## [Provided text]
>> Begin

Where will the first proper Voynich research breakthrough come from? To my mind, there is a good chance that this will be made by someone taking a fresh look at the mystery of the Voynichese ‘languages’.
For even though the notion that Voynichese is a simple, regular language seems to be the default decryption starting point for just about every YouTube codebreaker on the planet (e.g. “it’s obviously proto-Breton with Urdu loanwords“, etc etc), it simply isn’t.
Rather, when you put Voynichese under the linguistic microscope, you see a series of different (but closely related) languages / writing systems. And whatever you think Voynichese is, having to account for multiple variants of that thing is bemusing, if not downright perplexing.
The most fundamental challenge, then, that these variants present us is this: can we work out how these variants relate to each other? Furthermore, can work out how a letter / word / sentence written in one variant would be written in another? In short, can we somehow normalize all the Voynich Manuscript’s languages relative to each other, to step towards a single, regular system underlying them all?

>> End

## [Exercise input]
>> Begin

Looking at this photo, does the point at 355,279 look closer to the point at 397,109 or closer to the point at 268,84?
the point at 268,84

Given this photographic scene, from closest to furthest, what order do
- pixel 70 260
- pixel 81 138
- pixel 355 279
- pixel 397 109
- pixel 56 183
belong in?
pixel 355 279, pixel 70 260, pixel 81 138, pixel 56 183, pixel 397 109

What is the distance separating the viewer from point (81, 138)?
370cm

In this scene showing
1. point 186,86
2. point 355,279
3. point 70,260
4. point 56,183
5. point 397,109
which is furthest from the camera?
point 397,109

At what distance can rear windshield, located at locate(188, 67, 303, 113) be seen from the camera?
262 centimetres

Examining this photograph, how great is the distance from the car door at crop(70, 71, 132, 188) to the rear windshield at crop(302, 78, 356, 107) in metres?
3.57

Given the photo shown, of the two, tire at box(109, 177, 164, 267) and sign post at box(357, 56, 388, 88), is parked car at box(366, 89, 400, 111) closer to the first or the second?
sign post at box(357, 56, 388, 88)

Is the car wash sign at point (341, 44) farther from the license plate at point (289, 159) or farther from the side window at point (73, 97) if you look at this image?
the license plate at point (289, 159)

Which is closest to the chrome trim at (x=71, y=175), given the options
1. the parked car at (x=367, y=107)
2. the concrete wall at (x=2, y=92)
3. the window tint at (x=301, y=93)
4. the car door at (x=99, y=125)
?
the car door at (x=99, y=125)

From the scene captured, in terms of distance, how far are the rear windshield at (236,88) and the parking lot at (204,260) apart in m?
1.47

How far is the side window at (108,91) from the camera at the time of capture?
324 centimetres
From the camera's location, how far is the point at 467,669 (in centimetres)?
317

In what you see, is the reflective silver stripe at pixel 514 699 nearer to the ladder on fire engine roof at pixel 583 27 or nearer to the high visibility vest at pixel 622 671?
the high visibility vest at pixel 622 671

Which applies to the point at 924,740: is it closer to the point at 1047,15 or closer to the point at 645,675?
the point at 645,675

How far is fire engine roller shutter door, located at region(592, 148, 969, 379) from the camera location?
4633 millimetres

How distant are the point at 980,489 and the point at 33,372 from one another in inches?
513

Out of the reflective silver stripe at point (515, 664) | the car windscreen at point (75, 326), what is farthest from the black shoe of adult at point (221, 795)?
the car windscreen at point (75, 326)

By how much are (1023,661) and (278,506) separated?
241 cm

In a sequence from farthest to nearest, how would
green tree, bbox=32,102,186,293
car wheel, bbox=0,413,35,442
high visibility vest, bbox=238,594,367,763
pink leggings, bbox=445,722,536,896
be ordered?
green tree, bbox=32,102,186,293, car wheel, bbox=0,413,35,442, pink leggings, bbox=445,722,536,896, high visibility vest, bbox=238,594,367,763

>> End

## [Goals]
1) Copy out the entries word for word, starting at the line that contains "From the camera's" and ending with the last line of the entries, with both ends included.
2) Continue the passage about the Voynich Manuscript's languages from the point where it stops.

## [Results for each task]
1)
From the camera's location, how far is the point at 467,669 (in centimetres)?
317

In what you see, is the reflective silver stripe at pixel 514 699 nearer to the ladder on fire engine roof at pixel 583 27 or nearer to the high visibility vest at pixel 622 671?
the high visibility vest at pixel 622 671

Which applies to the point at 924,740: is it closer to the point at 1047,15 or closer to the point at 645,675?
the point at 645,675

How far is fire engine roller shutter door, located at region(592, 148, 969, 379) from the camera location?
4633 millimetres

How distant are the point at 980,489 and the point at 33,372 from one another in inches?
513

Out of the reflective silver stripe at point (515, 664) | the car windscreen at point (75, 326), what is farthest from the black shoe of adult at point (221, 795)?
the car windscreen at point (75, 326)

By how much are (1023,661) and (278,506) separated?
241 cm

In a sequence from farthest to nearest, how would
green tree, bbox=32,102,186,293
car wheel, bbox=0,413,35,442
high visibility vest, bbox=238,594,367,763
pink leggings, bbox=445,722,536,896
be ordered?
green tree, bbox=32,102,186,293, car wheel, bbox=0,413,35,442, pink leggings, bbox=445,722,536,896, high visibility vest, bbox=238,594,367,763

2)
For me, reaching even part of the way towards doing this would be perhaps the most significant Voynich research achievement yet.
The ‘Language’ Landscape…
It was top American cryptologist Captain Prescott Currier back in the 1970s who first inferred the presence of multiple Voynichese ‘languages’. He famously categorised Voynichese pages as having been written in either an ‘A’ language variant (now known as “Currier A”) or a ‘B’ language variant (A.K.A. “Currier B”). This was motivated by various statistical features of the text that he observed clustering together in A pages and B pages respectively. What is more, Currier’s A/B clustering largely holds true not only for both the pages on any given folio (i.e. recto and verso), but also for all the folios / panels on a single bifolio (or trifolio, etc).
Though Currier’s A/B division is a very useful categorisation tool, it remains somewhat problematic as an absolute measure, for (as Rene Zandbergen likes to point out) a few intermediate pages have both Currier A and Currier B features simultaneously. Rene points especially to the foldout folios for this: he says that Currier’s initial assessment was drawn from the herbal pages (which I think is very probably true), and that these super-wide pages behave a little differently.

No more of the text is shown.